I remember one day had been exceptionally hard and I was reeking of defeat. My mind began to wander and I thought about the sand mandala ceremonies created by Tibetan monks. Many Monks gather around a table and create patterns with colored sand while setting a specific intent for the mandala to represent. They are made for different things like healing, peace, deities, prayers etc. Each grain of sand is hand selected to make sure it is of standard before it is carefully placed in the pattern. Then they use a tool called a chakpur to pour the sand into their masterpiece. This process can take days, weeks, and even months until it is finished.
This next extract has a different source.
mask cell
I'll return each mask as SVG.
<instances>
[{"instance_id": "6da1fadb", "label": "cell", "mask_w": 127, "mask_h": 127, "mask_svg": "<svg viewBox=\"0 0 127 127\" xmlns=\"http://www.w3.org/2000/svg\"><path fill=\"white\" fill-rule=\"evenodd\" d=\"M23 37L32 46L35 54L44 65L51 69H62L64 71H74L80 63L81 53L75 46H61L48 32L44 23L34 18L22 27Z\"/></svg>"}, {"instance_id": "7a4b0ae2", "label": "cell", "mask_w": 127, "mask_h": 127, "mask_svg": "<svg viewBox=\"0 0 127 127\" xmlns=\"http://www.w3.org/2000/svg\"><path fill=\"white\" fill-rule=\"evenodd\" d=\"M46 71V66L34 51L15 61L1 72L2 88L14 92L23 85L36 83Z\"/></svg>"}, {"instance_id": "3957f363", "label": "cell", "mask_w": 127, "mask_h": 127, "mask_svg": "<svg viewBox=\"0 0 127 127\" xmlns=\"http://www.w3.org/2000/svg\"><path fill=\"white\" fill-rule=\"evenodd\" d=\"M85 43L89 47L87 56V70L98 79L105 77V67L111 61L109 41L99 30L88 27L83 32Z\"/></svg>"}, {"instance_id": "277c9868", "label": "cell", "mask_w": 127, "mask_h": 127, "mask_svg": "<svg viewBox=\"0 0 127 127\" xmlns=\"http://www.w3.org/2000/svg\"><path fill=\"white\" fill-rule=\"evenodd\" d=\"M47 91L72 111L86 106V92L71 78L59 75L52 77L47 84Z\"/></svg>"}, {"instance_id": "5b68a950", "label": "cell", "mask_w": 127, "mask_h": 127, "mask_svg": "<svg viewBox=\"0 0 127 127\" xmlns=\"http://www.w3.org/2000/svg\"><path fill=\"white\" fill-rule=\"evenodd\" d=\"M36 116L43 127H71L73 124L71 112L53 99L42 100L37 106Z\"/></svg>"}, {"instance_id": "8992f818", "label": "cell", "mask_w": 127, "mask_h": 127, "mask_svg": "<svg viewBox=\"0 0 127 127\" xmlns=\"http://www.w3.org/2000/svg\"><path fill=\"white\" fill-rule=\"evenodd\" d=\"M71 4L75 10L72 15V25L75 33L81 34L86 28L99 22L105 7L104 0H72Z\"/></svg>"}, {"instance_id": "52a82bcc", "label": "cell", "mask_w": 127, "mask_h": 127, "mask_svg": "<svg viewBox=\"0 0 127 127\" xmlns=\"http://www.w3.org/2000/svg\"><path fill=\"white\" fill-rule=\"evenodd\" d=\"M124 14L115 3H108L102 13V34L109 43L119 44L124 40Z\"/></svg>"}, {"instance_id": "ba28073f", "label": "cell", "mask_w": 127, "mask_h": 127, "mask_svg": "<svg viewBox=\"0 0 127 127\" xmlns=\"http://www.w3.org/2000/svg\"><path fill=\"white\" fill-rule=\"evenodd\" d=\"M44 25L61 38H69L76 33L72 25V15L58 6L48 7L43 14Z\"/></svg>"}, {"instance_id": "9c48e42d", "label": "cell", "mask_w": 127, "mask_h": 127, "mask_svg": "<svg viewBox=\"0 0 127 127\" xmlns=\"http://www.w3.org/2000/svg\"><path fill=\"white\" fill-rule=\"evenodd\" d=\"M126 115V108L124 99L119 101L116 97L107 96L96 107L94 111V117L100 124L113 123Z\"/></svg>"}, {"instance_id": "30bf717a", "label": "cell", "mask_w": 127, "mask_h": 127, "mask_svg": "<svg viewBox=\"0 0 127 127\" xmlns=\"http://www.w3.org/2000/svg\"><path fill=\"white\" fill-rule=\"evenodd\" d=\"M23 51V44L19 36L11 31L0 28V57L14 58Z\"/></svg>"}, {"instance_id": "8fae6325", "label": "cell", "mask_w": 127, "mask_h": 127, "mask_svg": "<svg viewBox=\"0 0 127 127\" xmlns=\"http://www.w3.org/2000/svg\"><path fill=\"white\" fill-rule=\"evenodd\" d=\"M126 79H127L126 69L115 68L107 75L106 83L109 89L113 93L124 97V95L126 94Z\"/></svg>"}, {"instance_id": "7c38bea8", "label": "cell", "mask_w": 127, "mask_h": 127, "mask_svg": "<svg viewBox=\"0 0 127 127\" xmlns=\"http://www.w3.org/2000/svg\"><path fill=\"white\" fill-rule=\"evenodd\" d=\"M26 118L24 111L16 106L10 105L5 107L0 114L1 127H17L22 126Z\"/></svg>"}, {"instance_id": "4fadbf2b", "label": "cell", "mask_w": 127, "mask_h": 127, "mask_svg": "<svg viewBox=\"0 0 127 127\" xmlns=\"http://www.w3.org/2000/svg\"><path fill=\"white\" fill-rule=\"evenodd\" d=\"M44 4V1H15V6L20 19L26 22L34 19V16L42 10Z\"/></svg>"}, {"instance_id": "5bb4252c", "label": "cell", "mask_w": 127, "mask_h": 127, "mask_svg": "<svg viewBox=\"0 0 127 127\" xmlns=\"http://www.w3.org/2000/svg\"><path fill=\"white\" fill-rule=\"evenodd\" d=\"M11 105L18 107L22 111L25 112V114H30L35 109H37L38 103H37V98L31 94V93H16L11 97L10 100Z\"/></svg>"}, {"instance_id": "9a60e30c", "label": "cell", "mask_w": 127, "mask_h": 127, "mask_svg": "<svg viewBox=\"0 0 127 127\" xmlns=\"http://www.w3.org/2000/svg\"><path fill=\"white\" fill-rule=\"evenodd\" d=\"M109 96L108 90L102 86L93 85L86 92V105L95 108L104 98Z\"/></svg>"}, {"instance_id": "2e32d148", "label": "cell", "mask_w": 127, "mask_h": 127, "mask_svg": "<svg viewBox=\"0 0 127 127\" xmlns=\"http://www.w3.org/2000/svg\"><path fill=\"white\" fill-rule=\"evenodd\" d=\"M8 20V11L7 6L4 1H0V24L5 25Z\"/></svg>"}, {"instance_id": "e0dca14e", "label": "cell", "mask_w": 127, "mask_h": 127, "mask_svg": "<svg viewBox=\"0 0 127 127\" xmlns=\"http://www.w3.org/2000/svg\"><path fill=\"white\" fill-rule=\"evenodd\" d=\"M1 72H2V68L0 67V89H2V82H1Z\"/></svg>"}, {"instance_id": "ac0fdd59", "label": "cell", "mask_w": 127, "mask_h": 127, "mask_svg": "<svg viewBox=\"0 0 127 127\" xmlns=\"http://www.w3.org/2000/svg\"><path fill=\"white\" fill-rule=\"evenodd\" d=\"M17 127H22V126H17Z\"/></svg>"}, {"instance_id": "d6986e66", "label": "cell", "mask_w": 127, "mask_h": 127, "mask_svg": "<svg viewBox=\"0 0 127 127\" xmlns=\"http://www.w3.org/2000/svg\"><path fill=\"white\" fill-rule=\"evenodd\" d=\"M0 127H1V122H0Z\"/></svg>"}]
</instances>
Once it is finished there is a ceremony and the Monks wipe away the sand and destroy the creation they spent so much time and effort making. They do this to represent the impermanence of life and that everything has a beginning, middle, and end.They take half the sand and give it to the audience for blessings and healing. Then they take the other half of the sand and dump it in a river so its energy can be carried to the oceans and the rest of the world.
The more I kept thinking about sand mandalas, something clicked, and I was enlightened about the darkness I was being sucked into with my injury. It doesn’t matter how much time, effort, energy, or love you put into something; it can change in an instant. Nothing in life is guaranteed. My traumatic brain injury put an end to many things, but it was also time for new beginnings. I couldn’t cling onto my masterpiece of life I had created prior; that wasn’t me or what I had anymore. I gave all my old hopes and dreams a big blessing and sent them to the river for someone else to fulfill. I recognized I had the opportunity for new beginnings filled with goals, dreams, and gifts. I just had to reach out and start hand selecting the grains of sand that reflected the new me.
I poured everything I had into becoming the new Nikki, knowing this version too would have a beginning, middle, and end and I would find happiness all the way through. I continued alternative treatments for a few years, going to four to 15 appointments every week and most of my symptoms have subsided. I love the new Nikki just as much as I loved the old one, and continue to work on finding the best version of myself — one mandala at a time.